Thickalicious fashion model Ashley Graham continues her body positive advocacy via social media, exemplifying the power in body acceptance. Progressing the body inclusivity movement by example, Graham embodies the essence of true self-appreciation.
Her comfortability in her beautifully big body can be observed through her Instagram, a space where Ashley Graham illustrates the normality of existing imperfectly and the beauty that surrounds it.
“I don’t post myself half-naked to get the likes. I post myself half-naked so that someone who’s 10 years younger than me knows that that side butt, that hip dip – that’s not abnormal to have,” Graham told Porter magazine. Graham further explains that she’s grateful to have “a voice to be able to say what is beautiful and what is OK. I wish that, when I was younger, there had been someone as outspoken as I was, who was as fearless with their cellulite and back fat, so I could know that this was normal; this was what a body looks like.”
From the beginning of her career Ms. Graham has been outspoken about normalizing size inclusivity in mainstream culture. Pushing back against traditional beauty standards, Graham embraced her voluptuousness, carving a place for herself in the high fashion modeling world in addition to the swimsuit modeling industry.
Graham posing for Sports Illustrated and strutting her full-figured self down Fendi’s fashion runway has helped redefine the status quo, inspiring those who aren’t the ideal body frame. On the runway or on social media Graham flaunts her unfiltered truth, showing that you don’t have to succumb to unattainable beauty standards.
As a thicc woman myself, yes with two c’s, I sometimes find myself subconsciously fretting over bra overhang and butt dimples after swiping through countless IG photos of women without them. Scrolling through social media or flipping through magazines filled with perfectly proportioned and smooth bodied women can often alter one’s perception of what bodies are “supposed” to look like.

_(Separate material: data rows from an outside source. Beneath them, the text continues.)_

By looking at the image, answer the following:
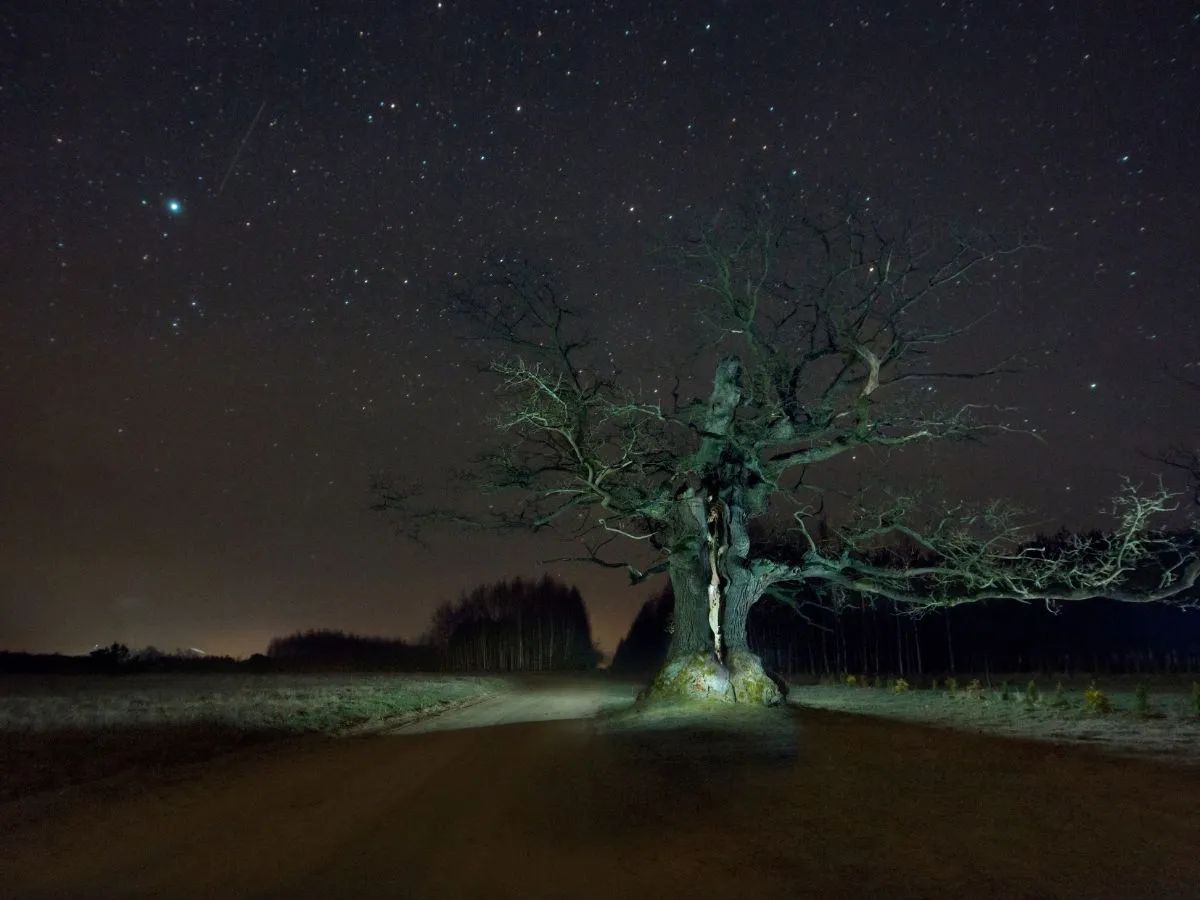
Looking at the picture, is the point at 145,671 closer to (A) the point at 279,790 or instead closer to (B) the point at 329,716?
(B) the point at 329,716

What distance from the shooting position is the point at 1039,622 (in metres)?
72.6

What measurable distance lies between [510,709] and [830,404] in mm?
12453

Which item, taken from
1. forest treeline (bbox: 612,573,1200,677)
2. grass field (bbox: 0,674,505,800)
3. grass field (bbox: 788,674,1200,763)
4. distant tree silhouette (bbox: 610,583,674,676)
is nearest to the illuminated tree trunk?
grass field (bbox: 788,674,1200,763)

Graham disbands the idea of how women are “supposed” to look by exhibiting how many women do look, helping other women to not be ashamed of a little jiggle. Ideally, Graham wants society to evolve to “the point [where women] don’t have to explain our bodies at all,” enabling women to live freely in their own truth.
Until then, Ms. Graham remains as one of the most eminent voices of the body positivity movement, motivating women to define their own “normal” and love their bodies unconditionally.